To help direct any response to the damage caused by Sandy, Governor Andrew Cuomo has directed the New York Army and Air National Guard to mobilize in response to Hurricane Sandy.
Cuomo said the Guard will deploy up to 1,175 troops starting on Sunday. They’ll help local authorities respond to storm damage in New York City, Long Island, the Hudson Valley and the Southern Tier.
On Sunday, 200 New York Army National Guard soldiers were deployed to New York City. By 6pm Monday, Cuomo said 250 soldiers and 150 airmen would be in place on Long Island.
Another 200 soldiers will go on duty Monday at armories in Binghamton, Walton, and Horseheads in the Southern Tier.
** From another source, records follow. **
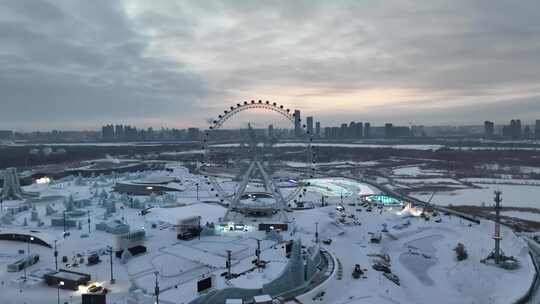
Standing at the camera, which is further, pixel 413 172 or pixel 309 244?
pixel 413 172

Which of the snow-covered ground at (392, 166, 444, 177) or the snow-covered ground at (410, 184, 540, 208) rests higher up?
the snow-covered ground at (392, 166, 444, 177)

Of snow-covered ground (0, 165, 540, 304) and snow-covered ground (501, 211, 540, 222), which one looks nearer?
snow-covered ground (0, 165, 540, 304)

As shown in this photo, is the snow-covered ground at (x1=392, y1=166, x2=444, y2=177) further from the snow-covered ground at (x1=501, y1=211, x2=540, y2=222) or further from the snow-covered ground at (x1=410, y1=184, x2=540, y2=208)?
the snow-covered ground at (x1=501, y1=211, x2=540, y2=222)

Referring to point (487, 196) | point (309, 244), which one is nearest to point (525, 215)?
point (487, 196)

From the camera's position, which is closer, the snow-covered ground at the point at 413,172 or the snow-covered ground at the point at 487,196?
the snow-covered ground at the point at 487,196

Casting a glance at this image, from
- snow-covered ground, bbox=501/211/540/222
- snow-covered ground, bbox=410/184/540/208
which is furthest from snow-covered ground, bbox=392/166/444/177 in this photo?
snow-covered ground, bbox=501/211/540/222

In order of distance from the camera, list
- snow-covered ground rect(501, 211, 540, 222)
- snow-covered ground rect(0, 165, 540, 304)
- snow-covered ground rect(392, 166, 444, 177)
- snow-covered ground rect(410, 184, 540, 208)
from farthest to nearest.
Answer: snow-covered ground rect(392, 166, 444, 177) → snow-covered ground rect(410, 184, 540, 208) → snow-covered ground rect(501, 211, 540, 222) → snow-covered ground rect(0, 165, 540, 304)

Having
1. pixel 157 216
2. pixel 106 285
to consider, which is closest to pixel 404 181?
pixel 157 216

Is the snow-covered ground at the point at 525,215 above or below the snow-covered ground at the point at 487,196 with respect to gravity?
below

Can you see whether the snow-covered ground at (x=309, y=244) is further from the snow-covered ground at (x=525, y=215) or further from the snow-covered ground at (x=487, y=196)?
the snow-covered ground at (x=487, y=196)

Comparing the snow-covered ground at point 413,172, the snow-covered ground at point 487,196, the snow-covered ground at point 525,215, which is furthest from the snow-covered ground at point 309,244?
the snow-covered ground at point 413,172

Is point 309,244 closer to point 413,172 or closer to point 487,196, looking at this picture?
point 487,196
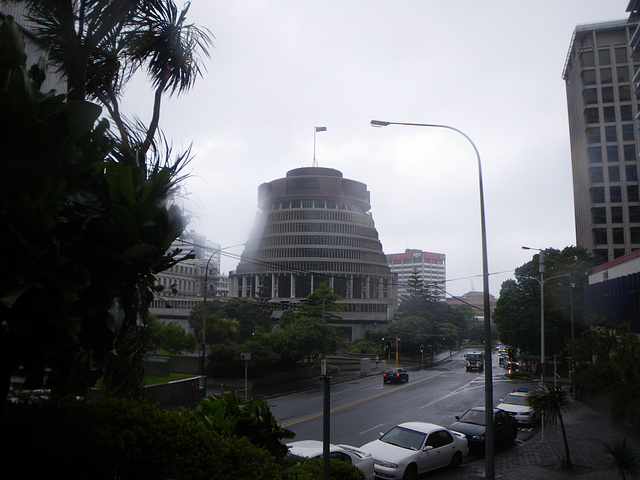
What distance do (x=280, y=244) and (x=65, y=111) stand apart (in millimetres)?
107160

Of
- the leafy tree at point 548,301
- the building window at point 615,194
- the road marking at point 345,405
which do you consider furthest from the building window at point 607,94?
the road marking at point 345,405

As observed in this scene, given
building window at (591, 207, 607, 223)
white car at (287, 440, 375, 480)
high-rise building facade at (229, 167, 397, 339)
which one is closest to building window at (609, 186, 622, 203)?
building window at (591, 207, 607, 223)

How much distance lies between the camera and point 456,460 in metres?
15.9

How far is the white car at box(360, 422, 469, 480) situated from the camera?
44.4ft

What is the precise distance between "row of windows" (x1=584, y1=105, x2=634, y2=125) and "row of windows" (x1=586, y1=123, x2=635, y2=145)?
1065mm

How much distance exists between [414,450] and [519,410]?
460 inches

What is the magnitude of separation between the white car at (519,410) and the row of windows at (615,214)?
62.3 meters

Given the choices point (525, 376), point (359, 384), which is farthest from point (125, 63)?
point (525, 376)

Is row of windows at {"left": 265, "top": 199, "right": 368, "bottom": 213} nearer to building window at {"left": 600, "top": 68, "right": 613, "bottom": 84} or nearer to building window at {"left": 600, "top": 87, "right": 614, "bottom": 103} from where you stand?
building window at {"left": 600, "top": 87, "right": 614, "bottom": 103}

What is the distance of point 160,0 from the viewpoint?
7.50 metres

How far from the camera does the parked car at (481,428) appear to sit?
1791cm

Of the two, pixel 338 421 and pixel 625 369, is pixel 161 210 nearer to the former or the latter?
pixel 338 421

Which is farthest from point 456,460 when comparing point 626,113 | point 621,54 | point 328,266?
point 328,266

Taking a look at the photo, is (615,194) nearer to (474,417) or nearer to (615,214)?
(615,214)
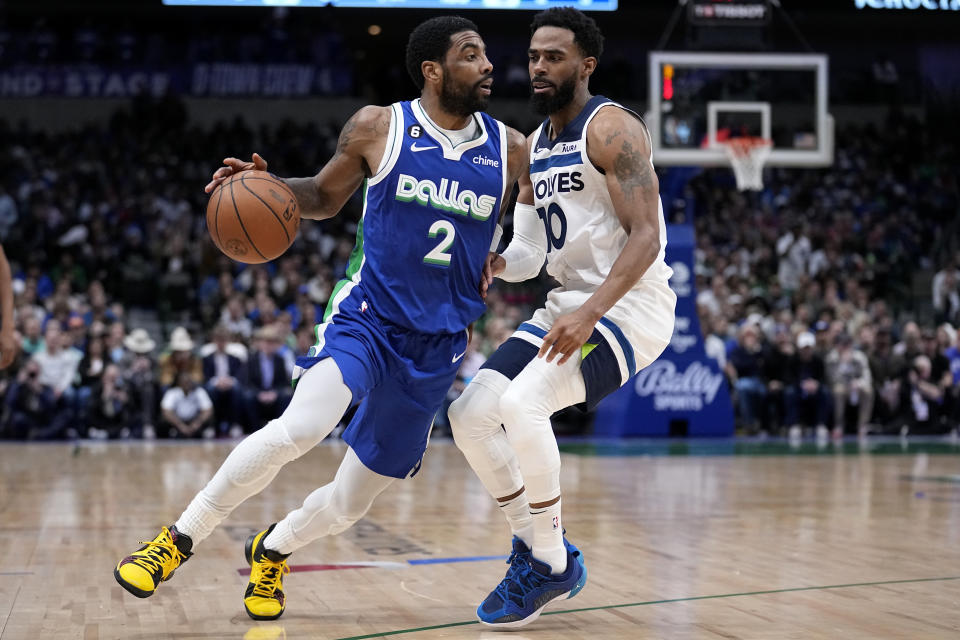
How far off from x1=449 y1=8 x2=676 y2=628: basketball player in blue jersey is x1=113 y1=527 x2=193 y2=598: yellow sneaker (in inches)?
42.1

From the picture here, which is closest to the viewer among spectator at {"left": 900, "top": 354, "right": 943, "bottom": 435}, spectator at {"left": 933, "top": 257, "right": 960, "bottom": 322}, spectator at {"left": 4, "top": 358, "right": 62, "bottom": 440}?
spectator at {"left": 4, "top": 358, "right": 62, "bottom": 440}

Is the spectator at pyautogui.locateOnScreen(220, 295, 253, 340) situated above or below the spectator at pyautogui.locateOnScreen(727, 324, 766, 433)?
above

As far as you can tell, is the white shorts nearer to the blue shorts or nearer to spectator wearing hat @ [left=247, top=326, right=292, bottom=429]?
the blue shorts

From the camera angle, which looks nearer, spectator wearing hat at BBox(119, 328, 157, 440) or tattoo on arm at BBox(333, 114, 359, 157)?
tattoo on arm at BBox(333, 114, 359, 157)

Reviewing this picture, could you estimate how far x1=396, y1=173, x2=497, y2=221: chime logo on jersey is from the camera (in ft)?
14.3

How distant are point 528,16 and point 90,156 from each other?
8.35 meters

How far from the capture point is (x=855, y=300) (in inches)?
683

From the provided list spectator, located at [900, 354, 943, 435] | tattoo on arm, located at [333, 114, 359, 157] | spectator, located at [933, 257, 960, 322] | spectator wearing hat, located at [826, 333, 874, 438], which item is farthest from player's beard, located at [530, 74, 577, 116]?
spectator, located at [933, 257, 960, 322]

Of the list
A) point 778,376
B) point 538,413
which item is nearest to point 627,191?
point 538,413

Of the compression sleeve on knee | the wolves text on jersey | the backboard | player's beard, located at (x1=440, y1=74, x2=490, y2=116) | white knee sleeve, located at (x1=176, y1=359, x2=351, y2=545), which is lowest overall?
white knee sleeve, located at (x1=176, y1=359, x2=351, y2=545)

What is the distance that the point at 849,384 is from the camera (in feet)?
50.2

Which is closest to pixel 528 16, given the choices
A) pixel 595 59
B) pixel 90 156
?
pixel 90 156

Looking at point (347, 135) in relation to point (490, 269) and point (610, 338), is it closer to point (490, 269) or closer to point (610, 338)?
point (490, 269)

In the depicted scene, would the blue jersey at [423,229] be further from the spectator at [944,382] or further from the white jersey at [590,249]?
the spectator at [944,382]
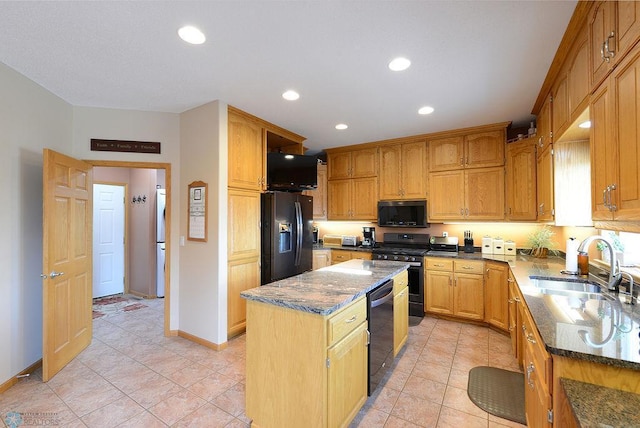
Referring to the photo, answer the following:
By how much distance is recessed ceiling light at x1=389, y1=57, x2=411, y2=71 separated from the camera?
2242 mm

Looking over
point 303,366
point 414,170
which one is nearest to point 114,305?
point 303,366

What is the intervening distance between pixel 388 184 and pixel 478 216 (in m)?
1.37

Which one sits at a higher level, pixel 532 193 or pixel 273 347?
pixel 532 193

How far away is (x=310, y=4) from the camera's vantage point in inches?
65.3

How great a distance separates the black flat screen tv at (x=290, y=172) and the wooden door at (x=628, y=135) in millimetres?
3163

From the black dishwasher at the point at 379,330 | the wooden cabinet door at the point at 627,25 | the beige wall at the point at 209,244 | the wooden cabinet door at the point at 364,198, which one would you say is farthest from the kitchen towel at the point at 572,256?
the beige wall at the point at 209,244

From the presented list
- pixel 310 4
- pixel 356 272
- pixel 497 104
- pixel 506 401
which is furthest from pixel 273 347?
pixel 497 104

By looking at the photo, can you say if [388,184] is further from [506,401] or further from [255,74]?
[506,401]

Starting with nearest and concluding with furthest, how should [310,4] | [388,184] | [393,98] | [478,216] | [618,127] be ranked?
[618,127]
[310,4]
[393,98]
[478,216]
[388,184]

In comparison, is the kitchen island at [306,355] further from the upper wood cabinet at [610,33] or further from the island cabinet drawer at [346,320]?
the upper wood cabinet at [610,33]

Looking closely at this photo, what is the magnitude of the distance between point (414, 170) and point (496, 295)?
202 cm

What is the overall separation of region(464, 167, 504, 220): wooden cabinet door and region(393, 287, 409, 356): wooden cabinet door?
187cm

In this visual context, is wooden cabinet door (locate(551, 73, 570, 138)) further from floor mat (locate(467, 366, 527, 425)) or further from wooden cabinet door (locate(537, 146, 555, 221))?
floor mat (locate(467, 366, 527, 425))

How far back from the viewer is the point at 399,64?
2301 mm
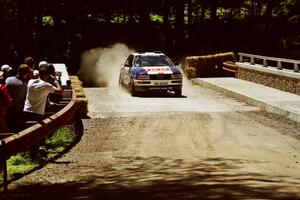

Statewide, another 150 soldiers and airmen will be mobilized to provide command and control and logistical support.
If forecasts hold, and especially if the storm surge coincides with high tide, the effects should be much more severe for the city said Klaus Jacob, a Columbia University researcher who has advised the city on coastal risks.
While the storm may not be the worst-case scenario, Jacob said he expected the subway system, as well as underground electrical systems and neighborhoods in Lower Manhattan, to be at least partially flooded.
Governor Cuomo said: ‘The transportation system is the lifeblood of the New York City region, and suspending all service is not a step I take lightly.
‘But keeping New Yorkers safe is the first priority, and the best way to do that is to make sure they are out of harm’s way before gale-force winds can start wreaking havoc on trains and buses.’
The service is expected to resume operations about 12 hours after the storm ends, officials said at the news conference – which would put services on track to resume for Tuesday afternoon.
The Atlantic City Rail Line also suspended operations at 4pm Sunday due to the rapidly deteriorating weather conditions and the continued evacuation of Atlantic City.
The measures announced in New York City come as governors from North Carolina to Connecticut declared states of emergency ahead of Sandy’s arrival
As Hurricane Sandy trekked north from the Caribbean to meet two other powerful winter storms, experts said it didn’t matter how strong the storm was when it hit land.
‘This storm that is going to be impacting the mid-Atlantic and parts of the Northeast…is going to be destructive, historic, and unfortunately life threatening,’ AccuWeather’s Bernie Rayno said to ABC News.